START Data records

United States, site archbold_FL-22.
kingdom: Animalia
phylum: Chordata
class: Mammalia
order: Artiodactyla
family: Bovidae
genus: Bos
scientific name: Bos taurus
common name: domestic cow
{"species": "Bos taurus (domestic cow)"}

END Data records

- _Required work_: All the entries should be output exactly as given.

- _Result of this task_:
United States, site archbold_FL-22.
kingdom: Animalia
phylum: Chordata
class: Mammalia
order: Artiodactyla
family: Bovidae
genus: Bos
scientific name: Bos taurus
common name: domestic cow
{"species": "Bos taurus (domestic cow)"}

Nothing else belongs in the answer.